Alia melihatnya berbisik dengan Thalia sepanjang jalan, berbicara dan tertawa, dan setelah melihat mobil sport diparkir di pinggir jalan, dia langsung mengerti apa yang sedang terjadi.
"Kalian bertiga sudah merencanakan ini!"
"Ah? Bu, apa yang kamu bicarakan? Kenapa aku tidak mengerti?"
Thalia mulai memasang ekspresi heran, dan Kendra juga diam sambil memasukkan tangannya ke saku. Sementara itu Willian hanya membuka pintu mobil sambil tersenyum dan memberi isyarat pada Alia untuk masuk.
"Alia, cepat masuk. Anak-anak sudah lapar."
"Manfaat apa yang kau berikan? Mereka bahkan menceritakannya di berita."
"Di mana manfaatnya?
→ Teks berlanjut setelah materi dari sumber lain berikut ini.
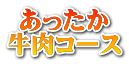 あったか
牛肉コース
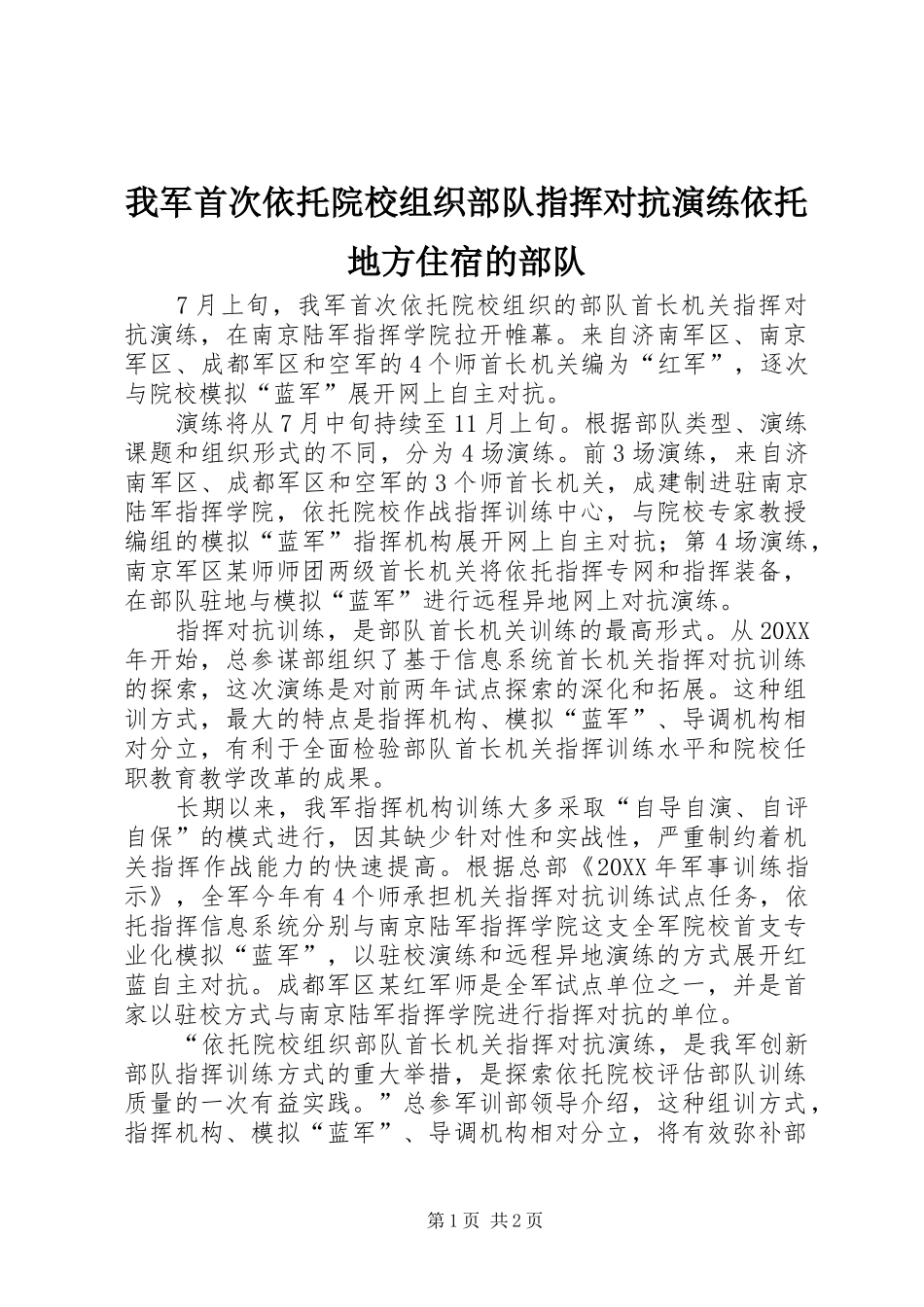 我军首次依托院校组织部队指挥对抗演练依托地方住宿的部队

7月上旬，我军首次依托院校组织的部队首长机关指挥对抗演练，在南京陆军指挥学院拉开帷幕。来自济南军区、南京军区、成都军区和空军的4个师首长机关编为“红军”，逐次与院校模拟“蓝军”展开网上自主对抗。

演练将从7月中旬持续至11月上旬。根据部队类型、演练课题和组织形式的不同，分为4场演练。前3场演练，来自济南军区、成都军区和空军的3个师首长机关，成建制进驻南京陆军指挥学院，依托院校作战指挥训练中心，与院校专家教授编组的模拟“蓝军”指挥机构展开网上自主对抗；第4场演练，南京军区某师师团两级首长机关将依托指挥专网和指挥装备，在部队驻地与模拟“蓝军”进行远程异地网上对抗演练。

指挥对抗训练，是部队首长机关训练的最高形式。从20XX年开始，总参谋部组织了基于信息系统首长机关指挥对抗训练的探索，这次演练是对前两年试点探索的深化和拓展。这种组训方式，最大的特点是指挥机构、模拟“蓝军”、导调机构相对分立，有利于全面检验部队首长机关指挥训练水平和院校任职教育教学改革的成果。

长期以来，我军指挥机构训练大多采取“自导自演、自评自保”的模式进行，因其缺少针对性和实战性，严重制约着机关指挥作战能力的快速提高。根据总部《20XX年军事训练指示》，全军今年有4个师承担机关指挥对抗训练试点任务，依托指挥信息系统分别与南京陆军指挥学院这支全军院校首支专业化模拟“蓝军”，以驻校演练和远程异地演练的方式展开红蓝自主对抗。成都军区某红军师是全军试点单位之一，并是首家以驻校方式与南京陆军指挥学院进行指挥对抗的单位。

“依托院校组织部队首长机关指挥对抗演练，是我军创新部队指挥训练方式的重大举措，是探索依托院校评估部队训练质量的一次有益实践。”总参军训部领导介绍，这种组训方式，指挥机构、模拟“蓝军”、导调机构相对分立，将有效弥补部

第1页 共2页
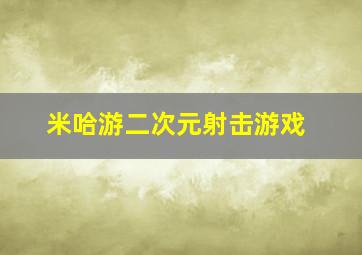 米哈游二次元射击游戏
Mereka benar-benar tertarik dengan penampilan dan kebaikanku yang menawan, dan mereka pikir aku yang paling cocok untuk menjadi ayah mereka. "
"Paman benar-benar nakal. "
Kendra masuk ke mobil lebih dulu, dan berkata dengan perlahan," Thalia, bukankah itu alasanmu menyukainya?"